A demolição da mesquita Babri Masjid provocou tumultos religiosos em toda a Índia, com cerca de 2 mil vítimas, a maioria delas, muçulmanas. Em 2019, a Suprema Corte da Índia concedeu o local aos hindus, abrindo caminho para a construção do Templo Ram onde era a mesquita destruída. Os residentes muçulmanos de Ayodhya dizem que a inauguração do templo evocará as lembranças sangrentas da violência ocorrida décadas atrás.

Mas o novo templo e sua inauguração cumprem uma importante promessa de campanha de Modi e de seu partido nacionalista hindu. De acordo com Gilles Verniers, membro do think tank indiano especializado em política pública Centre for Policy Research (CPR), esse fato pode alavancar ainda mais as perspectivas de vitória do BJP de Modi nas eleições gerais de 2024.

A consagração do Templo Ram marca tanto o ponto culminante da campanha de uma década para "reivindicar como território hindu um disputado local religioso, no momento em que o projeto de construção de uma nação hindu se torna oficial e totalmente endossado pelo Estado", afirma Verniers.

Ele destacou que a inauguração do Templo Ram é menos um ponto de virada do que um acelerador do projeto majoritário dos nacionalistas hindus: "Nessa data, quaisquer muros ou princípios constitucionais que mantiveram a religião à margem da política serão derrubados, dando um novo impulso a campanhas semelhantes que têm como alvo locais religiosos e culturais muçulmanos na Índia."

Momento de triunfo para os nacionalistas hindus

O governador de Uttar Pradesh, Yogi Adityanath, considerou a inauguração do Templo Ram um "festival nacional" e declarou feriado público nesta segunda-feira para todas as instituições educacionais.

Nilanjan Mukhopadhyay, um analista político que acompanha o movimento pelo Templo Ram desde o início da década de 1980, disse que o evento está sendo realizado para garantir e fortalecer o poder político.

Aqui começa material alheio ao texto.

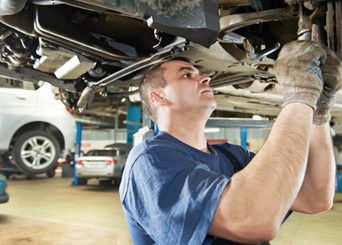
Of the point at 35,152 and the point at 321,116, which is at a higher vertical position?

Homens tiram hastes de metal de cerca e as batem em muro de tijolos
Em 1992, extremistas hindus demoliram mesquita, que ficava onde hoje está o templo hinduFoto: Getty Images/AFP/D. E. Curran

Ele até traçou paralelos com a partição de 1947, que dividiu a Índia britânica em duas nações: Índia, de maioria hindu, e Paquistão, de maioria muçulmana. "Tornou-se um movimento de massa a partir de 1989. É um projeto político que reconfigurou a Índia, e nossa maneira de ver a sociedade e a política passou por uma mudança fundamental. É mais do que um ponto de virada. É um ponto em que a política hindu entrou na corrente principal da política indiana."

Mukhopadhyay salientou que a história não terminará com o Templo Ram: "Esse evento não sinaliza o encerramento de questões usadas para atingir indivíduos segundo linhas de identidade e crenças. Em vez disso, anuncia o início de uma nova era de shows repetidos em outras cidades, vilas e aldeias. Mathura e Varanasi estão esperando para seguir a mesma trajetória."

Atualmente há um debate sobre a centenária mesquita Gyanvapi, em Varanasi, uma das cidades mais sagradas do hinduísmo, e a mesquita Shahi Idgah, em Mathura, alimentando novas tensões entre as duas maiores comunidades religiosas da Índia.

Vinay Sahasrabuddhe, ex-parlamentar e vice-presidente nacional do BJP, destacou que o Templo Ram é um ponto de virada na história cultural da Índia. "Esse templo é um símbolo de nossa capacidade de proteger nosso respeito próprio. O que está sendo construído em Ayodhya não é apenas um templo de tijolos e argamassa, mas um monumento que saúda a jornada civilizatória da Índia."